Could David Levi become B.C.'s next finance minister?
For almost two decades, New Democrats have looked upon financier David Levi as a possible political saviour.
Levi, a former stockbroker and son of former NDP cabinet minister Norm Levi, chose instead to make piles of dough as a venture capitalist.
Today, all that changed with his announcement that he is "transitioning" from his position as president and CEO of GrowthWorks, which manages the Working Opportunity Fund.
He will remain on the board and on the WOF advisory council, but he's stepping aside as CEO in March, 2009.
That's just two months before the next provincial election.
This week, an Angus Reid poll showed the NDP leading the B.C. Liberals by three percent. If these numbers hold up, the NDP would form a majority because of the way votes are distributed across the province.
The B.C. Liberals generally win with huge majorities on the North Shore and in Vancouver-Quilchena, so they need to be at least a couple percentage points or more ahead of the NDP if they want to form government.
Vancouver-Kensington NDP MLA David Chudnovsky has announced that he won't seek reelection in 2009, which opens up a possible winnable seat for Levi.

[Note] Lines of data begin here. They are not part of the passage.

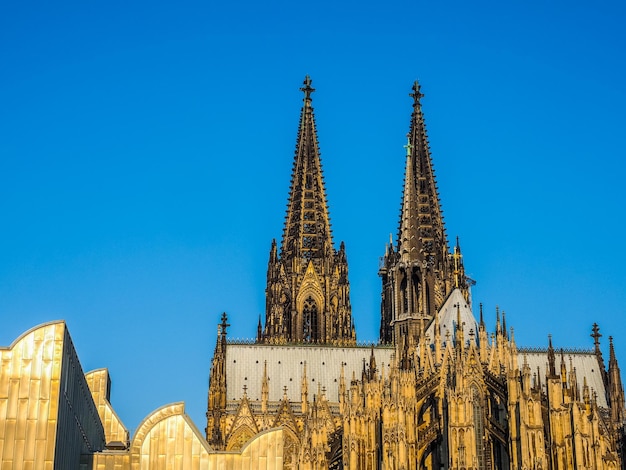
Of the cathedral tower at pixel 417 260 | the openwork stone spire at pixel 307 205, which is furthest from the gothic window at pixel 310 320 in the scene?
the cathedral tower at pixel 417 260

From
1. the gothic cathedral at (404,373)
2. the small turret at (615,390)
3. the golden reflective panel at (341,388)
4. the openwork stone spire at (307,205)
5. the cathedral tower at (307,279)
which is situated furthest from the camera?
the openwork stone spire at (307,205)

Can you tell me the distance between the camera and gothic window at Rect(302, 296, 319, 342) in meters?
97.4

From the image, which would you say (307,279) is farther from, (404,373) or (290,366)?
(404,373)

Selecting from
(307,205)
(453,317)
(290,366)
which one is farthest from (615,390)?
(307,205)

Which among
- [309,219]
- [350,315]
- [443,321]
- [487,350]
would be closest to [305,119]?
[309,219]

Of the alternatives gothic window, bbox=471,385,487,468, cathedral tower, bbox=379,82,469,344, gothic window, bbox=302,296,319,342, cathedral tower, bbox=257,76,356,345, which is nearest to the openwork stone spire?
cathedral tower, bbox=257,76,356,345

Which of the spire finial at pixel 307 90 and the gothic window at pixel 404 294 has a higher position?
the spire finial at pixel 307 90

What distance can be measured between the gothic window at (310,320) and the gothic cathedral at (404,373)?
147mm

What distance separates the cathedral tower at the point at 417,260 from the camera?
298 feet

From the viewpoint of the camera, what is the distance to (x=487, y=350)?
72438 millimetres

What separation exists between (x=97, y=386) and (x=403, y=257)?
33.1m

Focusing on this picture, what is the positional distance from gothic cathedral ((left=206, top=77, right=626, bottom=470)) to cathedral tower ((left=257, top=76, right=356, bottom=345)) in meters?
0.12

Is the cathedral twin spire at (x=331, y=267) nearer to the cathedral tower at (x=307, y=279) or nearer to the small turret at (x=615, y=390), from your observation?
the cathedral tower at (x=307, y=279)

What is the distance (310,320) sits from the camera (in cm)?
9825
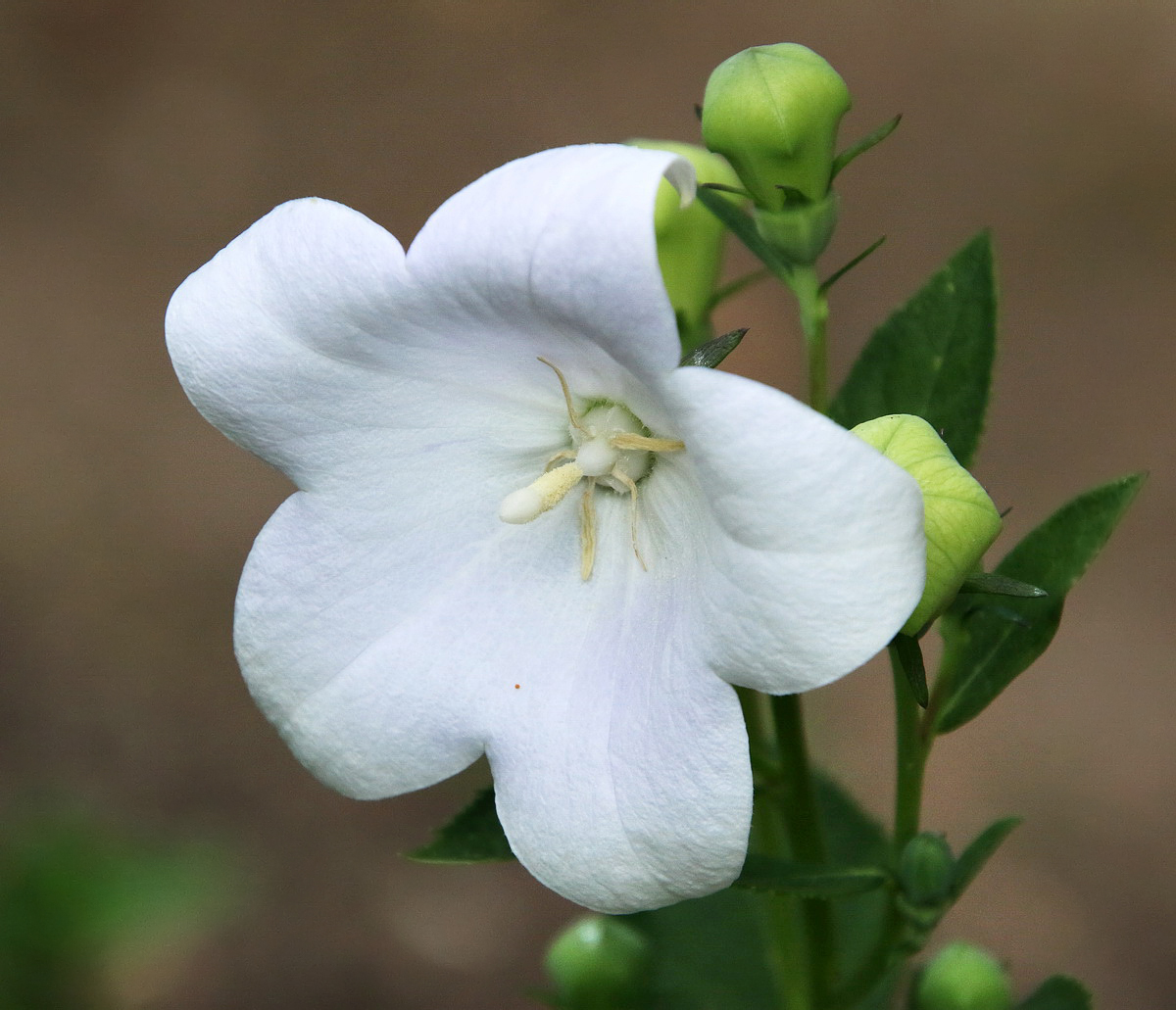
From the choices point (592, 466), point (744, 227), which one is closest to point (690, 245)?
point (744, 227)

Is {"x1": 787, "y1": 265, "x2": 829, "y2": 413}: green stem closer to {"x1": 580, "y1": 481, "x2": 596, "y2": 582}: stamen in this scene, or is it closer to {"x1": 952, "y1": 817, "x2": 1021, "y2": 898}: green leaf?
{"x1": 580, "y1": 481, "x2": 596, "y2": 582}: stamen

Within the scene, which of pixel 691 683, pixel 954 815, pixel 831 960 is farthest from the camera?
pixel 954 815

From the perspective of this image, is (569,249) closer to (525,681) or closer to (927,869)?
(525,681)

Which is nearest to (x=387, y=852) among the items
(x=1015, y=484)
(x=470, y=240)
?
(x=1015, y=484)

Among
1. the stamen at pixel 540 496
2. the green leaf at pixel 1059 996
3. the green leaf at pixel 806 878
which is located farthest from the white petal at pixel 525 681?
the green leaf at pixel 1059 996

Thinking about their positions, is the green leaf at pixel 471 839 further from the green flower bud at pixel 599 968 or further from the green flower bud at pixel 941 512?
the green flower bud at pixel 941 512

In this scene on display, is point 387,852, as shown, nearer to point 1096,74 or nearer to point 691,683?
point 691,683

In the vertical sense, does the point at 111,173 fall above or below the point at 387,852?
above
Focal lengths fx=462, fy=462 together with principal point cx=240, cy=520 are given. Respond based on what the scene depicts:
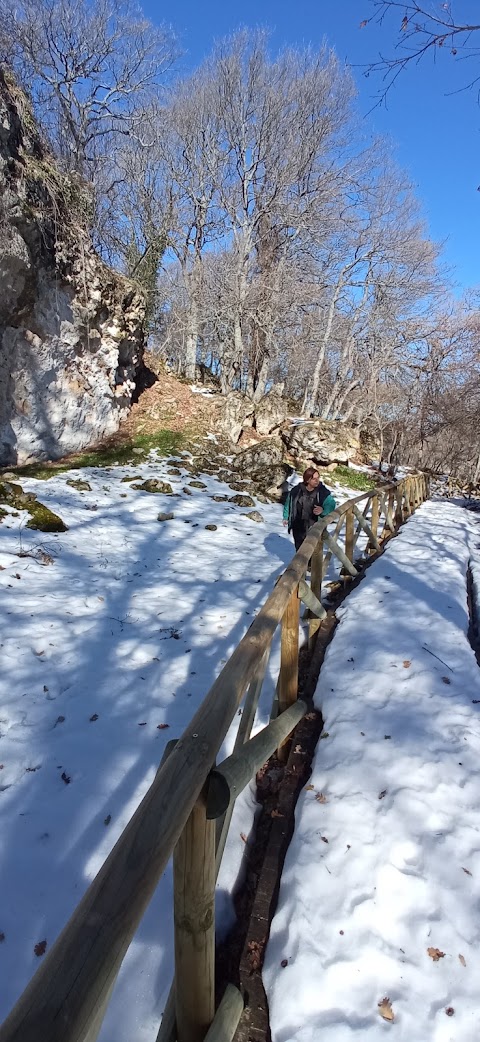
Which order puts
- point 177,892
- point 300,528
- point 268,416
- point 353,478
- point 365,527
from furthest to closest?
point 268,416 < point 353,478 < point 365,527 < point 300,528 < point 177,892

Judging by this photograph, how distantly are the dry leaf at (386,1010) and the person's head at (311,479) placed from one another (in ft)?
16.2

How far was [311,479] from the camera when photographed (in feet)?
20.2

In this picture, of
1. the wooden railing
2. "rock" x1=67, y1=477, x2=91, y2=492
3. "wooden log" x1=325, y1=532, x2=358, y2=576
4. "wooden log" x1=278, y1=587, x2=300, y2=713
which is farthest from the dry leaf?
"rock" x1=67, y1=477, x2=91, y2=492

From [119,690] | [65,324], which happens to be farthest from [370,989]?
[65,324]

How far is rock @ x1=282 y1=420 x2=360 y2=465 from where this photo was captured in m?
15.9

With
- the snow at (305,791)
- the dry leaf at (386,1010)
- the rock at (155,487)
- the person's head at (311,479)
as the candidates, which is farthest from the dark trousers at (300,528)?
the dry leaf at (386,1010)

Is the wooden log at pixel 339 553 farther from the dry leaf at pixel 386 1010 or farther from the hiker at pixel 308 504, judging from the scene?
the dry leaf at pixel 386 1010

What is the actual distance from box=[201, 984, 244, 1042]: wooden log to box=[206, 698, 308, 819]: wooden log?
2.40 ft

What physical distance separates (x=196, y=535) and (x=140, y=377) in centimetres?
900

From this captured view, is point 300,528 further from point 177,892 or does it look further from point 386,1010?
point 177,892

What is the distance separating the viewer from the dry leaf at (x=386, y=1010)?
70.3 inches

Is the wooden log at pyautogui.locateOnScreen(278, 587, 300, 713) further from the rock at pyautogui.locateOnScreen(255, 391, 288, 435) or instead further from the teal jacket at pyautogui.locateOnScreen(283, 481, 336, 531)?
the rock at pyautogui.locateOnScreen(255, 391, 288, 435)

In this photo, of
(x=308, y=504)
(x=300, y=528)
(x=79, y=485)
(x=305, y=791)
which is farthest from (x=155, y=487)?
(x=305, y=791)

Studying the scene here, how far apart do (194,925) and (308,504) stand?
5.15 m
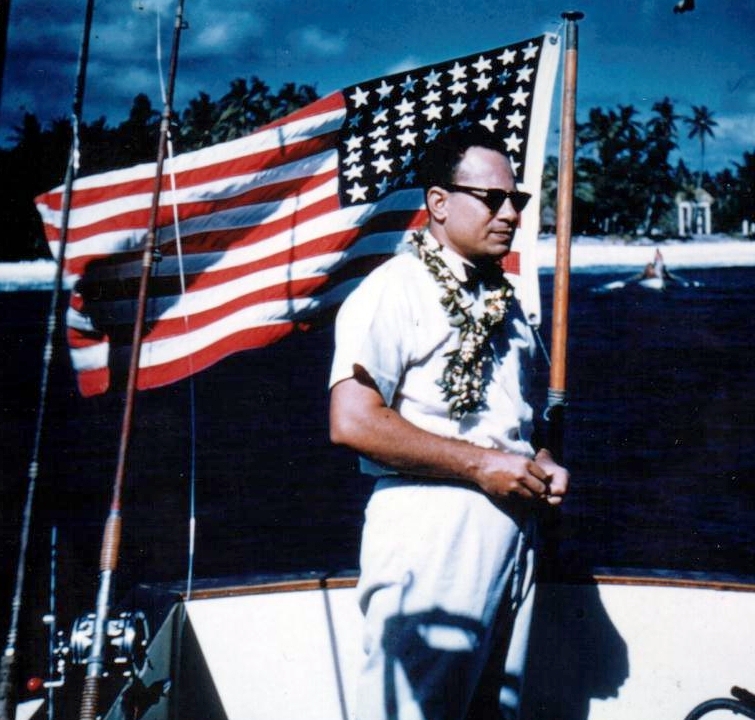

However, Levi could choose instead to run in Vancouver-Point Grey, where he lives, against Premier Gordon Campbell.
If Levi runs and wins, he's the odds-on favourite to become finance minister in a Carole James-led government. If Levi runs and wins, but the NDP loses, he along with Vancouver-Kingsway MLA Adrian Dix would be automatic frontrunners in the race to succeed James.
Levi, a close friend of Canadian Labour Congress president Ken Georgetti, chaired the Vancouver-Richmond regional health board before the NDP was defeated in 2001.
The Straight has requested an interview with Levi to determine if he is thinking of running in the next election. We'll keep you posted if he decides to return the call.